A buyer’s rejection of a seller’s price increase for 1,000 widgets is more likely to send the seller agent home if things aren’t worked out quickly.

flubber
flubber
4 years ago
Reply to  abend237-04

My old firm used to do high volume machining which is a very competitive industry…probably the closest thing to pure competition. We would make thousands upon thousands if not millions of the same part. Raw material costs roughly averaged 30% of total cost depending upon materials used. Machining time is what we were really getting paid for.. We always looked at ‘Value-added’ as a reflection of our profit.

In some cases of machining expensive stainless steels, titanium alloys, and bronzes, we would most likely eat a cost increase in raw materials a time or two hoping the market would stabilize.

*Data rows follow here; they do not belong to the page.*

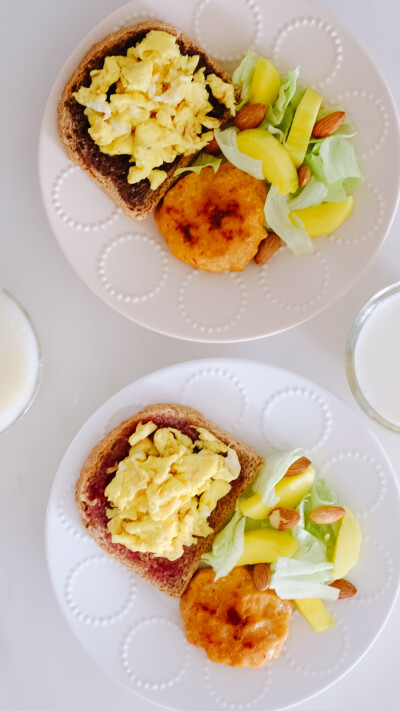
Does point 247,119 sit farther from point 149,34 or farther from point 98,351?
point 98,351

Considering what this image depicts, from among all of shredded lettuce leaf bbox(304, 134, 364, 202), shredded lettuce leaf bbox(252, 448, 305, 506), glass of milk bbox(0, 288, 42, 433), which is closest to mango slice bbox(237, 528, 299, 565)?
shredded lettuce leaf bbox(252, 448, 305, 506)

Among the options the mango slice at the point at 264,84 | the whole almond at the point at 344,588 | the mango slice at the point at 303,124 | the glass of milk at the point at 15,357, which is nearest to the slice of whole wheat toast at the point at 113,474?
the glass of milk at the point at 15,357

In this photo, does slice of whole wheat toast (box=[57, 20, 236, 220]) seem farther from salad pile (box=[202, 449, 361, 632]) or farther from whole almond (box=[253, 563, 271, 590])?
whole almond (box=[253, 563, 271, 590])

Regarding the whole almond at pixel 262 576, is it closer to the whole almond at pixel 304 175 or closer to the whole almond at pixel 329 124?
the whole almond at pixel 304 175

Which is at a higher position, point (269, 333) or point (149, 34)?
point (149, 34)

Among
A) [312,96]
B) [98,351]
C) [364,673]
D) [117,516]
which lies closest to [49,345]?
[98,351]

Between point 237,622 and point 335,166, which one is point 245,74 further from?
point 237,622

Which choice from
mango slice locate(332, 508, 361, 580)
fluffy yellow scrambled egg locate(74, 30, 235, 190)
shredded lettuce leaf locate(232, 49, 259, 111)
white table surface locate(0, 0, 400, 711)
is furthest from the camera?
white table surface locate(0, 0, 400, 711)
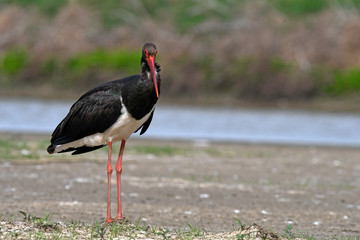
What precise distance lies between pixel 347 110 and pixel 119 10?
1276 cm

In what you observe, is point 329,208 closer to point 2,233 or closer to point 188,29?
point 2,233

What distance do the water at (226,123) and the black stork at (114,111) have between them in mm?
9786

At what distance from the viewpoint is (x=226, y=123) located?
66.7ft

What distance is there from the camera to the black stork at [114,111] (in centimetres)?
658

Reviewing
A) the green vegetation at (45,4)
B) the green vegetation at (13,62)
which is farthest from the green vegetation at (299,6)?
the green vegetation at (13,62)

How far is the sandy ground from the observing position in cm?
762

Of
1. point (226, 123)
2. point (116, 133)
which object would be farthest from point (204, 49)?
point (116, 133)

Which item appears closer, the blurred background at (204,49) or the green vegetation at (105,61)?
the blurred background at (204,49)

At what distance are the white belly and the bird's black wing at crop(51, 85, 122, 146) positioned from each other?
0.05 m

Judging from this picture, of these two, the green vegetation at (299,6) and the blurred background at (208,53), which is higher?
the green vegetation at (299,6)

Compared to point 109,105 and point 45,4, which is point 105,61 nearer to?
point 45,4

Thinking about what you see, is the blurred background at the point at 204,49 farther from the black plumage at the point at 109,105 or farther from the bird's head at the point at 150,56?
the bird's head at the point at 150,56

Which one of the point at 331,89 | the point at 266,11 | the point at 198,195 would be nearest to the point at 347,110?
the point at 331,89

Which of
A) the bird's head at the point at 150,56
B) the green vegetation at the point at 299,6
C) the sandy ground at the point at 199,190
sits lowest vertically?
the sandy ground at the point at 199,190
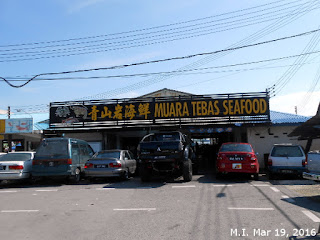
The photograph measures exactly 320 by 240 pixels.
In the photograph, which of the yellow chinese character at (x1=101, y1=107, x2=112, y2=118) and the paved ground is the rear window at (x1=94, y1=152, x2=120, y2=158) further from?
the yellow chinese character at (x1=101, y1=107, x2=112, y2=118)

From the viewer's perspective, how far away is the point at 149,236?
4922mm

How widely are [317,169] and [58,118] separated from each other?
51.2 ft

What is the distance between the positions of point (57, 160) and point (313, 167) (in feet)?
30.1

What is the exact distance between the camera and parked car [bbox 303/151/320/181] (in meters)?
7.77

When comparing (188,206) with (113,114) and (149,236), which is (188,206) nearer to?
(149,236)

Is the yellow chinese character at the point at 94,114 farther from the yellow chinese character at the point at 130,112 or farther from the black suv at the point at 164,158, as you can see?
the black suv at the point at 164,158

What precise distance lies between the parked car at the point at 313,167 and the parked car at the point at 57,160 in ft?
28.3

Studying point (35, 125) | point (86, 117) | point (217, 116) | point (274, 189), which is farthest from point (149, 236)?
point (35, 125)

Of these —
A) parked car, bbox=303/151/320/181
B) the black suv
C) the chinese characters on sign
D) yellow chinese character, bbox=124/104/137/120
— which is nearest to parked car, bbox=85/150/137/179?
the black suv

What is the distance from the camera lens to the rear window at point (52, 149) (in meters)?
11.8

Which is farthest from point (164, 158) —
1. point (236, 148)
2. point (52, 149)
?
point (52, 149)

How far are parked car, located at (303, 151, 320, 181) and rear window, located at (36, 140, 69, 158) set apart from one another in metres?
8.82

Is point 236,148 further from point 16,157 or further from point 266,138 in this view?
point 16,157

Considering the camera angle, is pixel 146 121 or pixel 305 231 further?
pixel 146 121
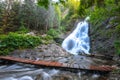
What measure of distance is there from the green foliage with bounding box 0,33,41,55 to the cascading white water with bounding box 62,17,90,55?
3.33 metres

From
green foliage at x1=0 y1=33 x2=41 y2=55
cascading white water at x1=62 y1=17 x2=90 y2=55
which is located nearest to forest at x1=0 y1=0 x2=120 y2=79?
green foliage at x1=0 y1=33 x2=41 y2=55

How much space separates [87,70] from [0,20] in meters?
10.1

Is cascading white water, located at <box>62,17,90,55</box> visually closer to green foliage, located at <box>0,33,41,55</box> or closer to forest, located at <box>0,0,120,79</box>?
forest, located at <box>0,0,120,79</box>

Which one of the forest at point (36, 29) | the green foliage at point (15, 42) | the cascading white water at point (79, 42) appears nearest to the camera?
the green foliage at point (15, 42)

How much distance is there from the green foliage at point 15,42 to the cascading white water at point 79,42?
10.9 feet

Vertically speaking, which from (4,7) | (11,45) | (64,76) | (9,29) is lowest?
(64,76)

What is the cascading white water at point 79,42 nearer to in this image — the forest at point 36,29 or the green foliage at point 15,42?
the forest at point 36,29

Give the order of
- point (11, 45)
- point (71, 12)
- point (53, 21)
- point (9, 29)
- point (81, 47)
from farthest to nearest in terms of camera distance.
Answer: point (71, 12), point (53, 21), point (9, 29), point (81, 47), point (11, 45)

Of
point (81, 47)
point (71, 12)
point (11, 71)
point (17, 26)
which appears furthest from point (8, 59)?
point (71, 12)

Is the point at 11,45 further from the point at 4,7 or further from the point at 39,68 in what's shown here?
the point at 4,7

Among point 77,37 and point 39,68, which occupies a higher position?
point 77,37

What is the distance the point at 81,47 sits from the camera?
46.4 feet

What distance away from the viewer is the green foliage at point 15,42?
1039 cm

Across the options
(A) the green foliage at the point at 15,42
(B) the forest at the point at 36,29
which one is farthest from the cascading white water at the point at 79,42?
(A) the green foliage at the point at 15,42
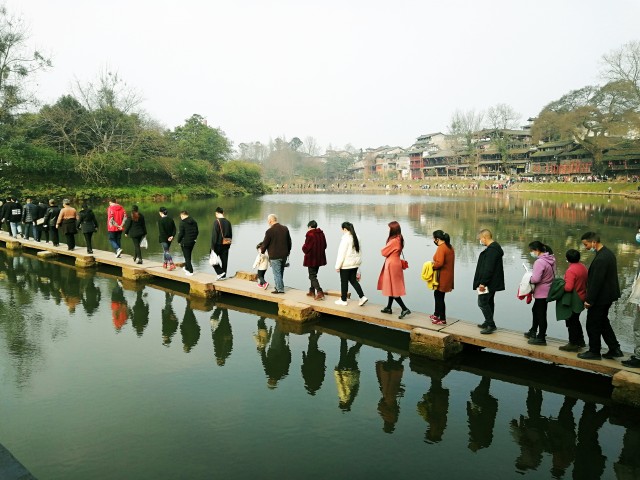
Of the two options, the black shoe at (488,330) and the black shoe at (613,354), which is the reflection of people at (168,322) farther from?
the black shoe at (613,354)

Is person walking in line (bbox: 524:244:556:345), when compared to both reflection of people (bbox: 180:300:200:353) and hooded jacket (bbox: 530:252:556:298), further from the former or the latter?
reflection of people (bbox: 180:300:200:353)

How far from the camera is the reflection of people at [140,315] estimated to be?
8.82 metres

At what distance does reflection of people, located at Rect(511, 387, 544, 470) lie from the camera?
4773mm

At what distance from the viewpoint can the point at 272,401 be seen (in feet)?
19.5

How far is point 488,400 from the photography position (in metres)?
6.09

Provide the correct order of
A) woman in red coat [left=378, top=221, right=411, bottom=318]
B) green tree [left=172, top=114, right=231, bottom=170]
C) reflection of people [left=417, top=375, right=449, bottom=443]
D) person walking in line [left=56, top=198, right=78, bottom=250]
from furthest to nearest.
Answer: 1. green tree [left=172, top=114, right=231, bottom=170]
2. person walking in line [left=56, top=198, right=78, bottom=250]
3. woman in red coat [left=378, top=221, right=411, bottom=318]
4. reflection of people [left=417, top=375, right=449, bottom=443]

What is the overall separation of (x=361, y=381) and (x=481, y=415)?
1.70 m

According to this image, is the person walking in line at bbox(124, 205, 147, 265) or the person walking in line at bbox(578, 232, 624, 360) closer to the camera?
the person walking in line at bbox(578, 232, 624, 360)

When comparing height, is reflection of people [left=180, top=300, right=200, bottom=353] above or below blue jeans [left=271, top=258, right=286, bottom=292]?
below

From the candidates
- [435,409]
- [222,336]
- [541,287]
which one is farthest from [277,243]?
[541,287]

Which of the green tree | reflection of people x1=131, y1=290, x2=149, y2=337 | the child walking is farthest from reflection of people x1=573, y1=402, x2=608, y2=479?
the green tree

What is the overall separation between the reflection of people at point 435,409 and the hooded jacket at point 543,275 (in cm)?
196

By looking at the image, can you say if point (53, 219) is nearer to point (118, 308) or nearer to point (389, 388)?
point (118, 308)

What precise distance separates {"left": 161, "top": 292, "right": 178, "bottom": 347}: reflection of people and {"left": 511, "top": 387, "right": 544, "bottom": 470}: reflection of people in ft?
18.4
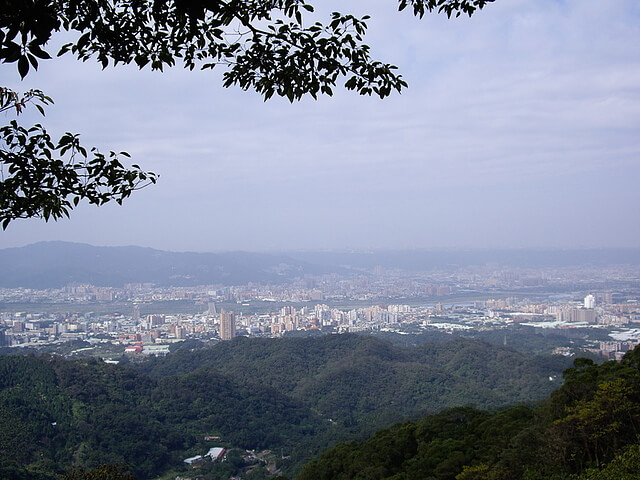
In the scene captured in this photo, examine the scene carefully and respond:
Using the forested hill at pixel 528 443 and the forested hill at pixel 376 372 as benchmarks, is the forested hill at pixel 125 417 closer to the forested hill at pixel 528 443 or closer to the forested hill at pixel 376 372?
the forested hill at pixel 376 372

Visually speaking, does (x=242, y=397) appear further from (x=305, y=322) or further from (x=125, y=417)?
(x=305, y=322)

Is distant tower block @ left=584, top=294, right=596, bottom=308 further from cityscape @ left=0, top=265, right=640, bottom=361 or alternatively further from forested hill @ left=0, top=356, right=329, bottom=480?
forested hill @ left=0, top=356, right=329, bottom=480

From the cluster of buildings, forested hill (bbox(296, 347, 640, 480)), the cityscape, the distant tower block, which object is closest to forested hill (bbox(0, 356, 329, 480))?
forested hill (bbox(296, 347, 640, 480))

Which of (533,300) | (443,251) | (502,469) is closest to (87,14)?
(502,469)

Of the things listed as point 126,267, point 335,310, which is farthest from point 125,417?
point 126,267

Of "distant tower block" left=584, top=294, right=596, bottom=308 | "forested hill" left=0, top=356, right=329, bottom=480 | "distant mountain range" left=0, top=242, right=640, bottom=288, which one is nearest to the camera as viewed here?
"forested hill" left=0, top=356, right=329, bottom=480

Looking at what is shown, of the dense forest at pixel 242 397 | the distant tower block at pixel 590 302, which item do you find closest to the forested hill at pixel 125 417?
the dense forest at pixel 242 397
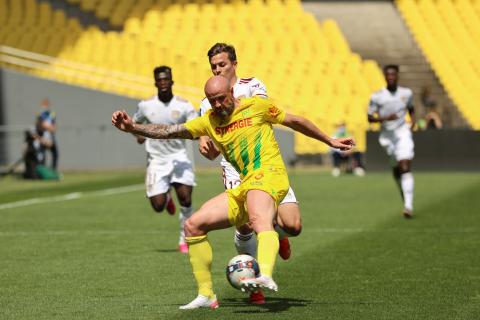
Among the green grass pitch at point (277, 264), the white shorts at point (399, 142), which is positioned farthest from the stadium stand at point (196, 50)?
the white shorts at point (399, 142)

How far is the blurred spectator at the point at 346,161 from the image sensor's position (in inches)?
1262

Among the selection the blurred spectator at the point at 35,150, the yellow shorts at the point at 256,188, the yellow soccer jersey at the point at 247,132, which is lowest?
the yellow shorts at the point at 256,188

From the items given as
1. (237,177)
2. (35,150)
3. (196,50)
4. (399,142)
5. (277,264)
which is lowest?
(277,264)

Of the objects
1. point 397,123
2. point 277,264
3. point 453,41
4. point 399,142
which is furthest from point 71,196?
point 453,41

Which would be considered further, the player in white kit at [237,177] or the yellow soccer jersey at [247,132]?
the player in white kit at [237,177]

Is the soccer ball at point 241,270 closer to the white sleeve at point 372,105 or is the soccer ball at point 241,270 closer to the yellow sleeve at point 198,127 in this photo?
the yellow sleeve at point 198,127

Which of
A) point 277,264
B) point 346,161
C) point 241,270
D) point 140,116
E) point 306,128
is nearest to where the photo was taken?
point 241,270

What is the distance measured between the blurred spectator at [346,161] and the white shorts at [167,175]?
17965 mm

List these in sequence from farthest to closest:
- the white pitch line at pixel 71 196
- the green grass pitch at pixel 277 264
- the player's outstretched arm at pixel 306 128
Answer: the white pitch line at pixel 71 196
the green grass pitch at pixel 277 264
the player's outstretched arm at pixel 306 128

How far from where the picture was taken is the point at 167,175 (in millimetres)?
13805

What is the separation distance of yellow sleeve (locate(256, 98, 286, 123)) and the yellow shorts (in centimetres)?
40

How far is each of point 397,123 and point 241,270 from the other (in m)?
10.6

No need to upset the apple cart with our major customers that can and would shop the item worldwide. I really couldn’t blame them, because their corporation was under the same pressures as we were with competition all over the place.

If raw material prices continued to escalate, we would have to pass on an increase. We figured that our competition would be getting hit with the same increases as we were seeing.

Tough business. Some customers would move on to other suppliers at a drop of a dime. Others were more sympathetic to the issues of raw material increases.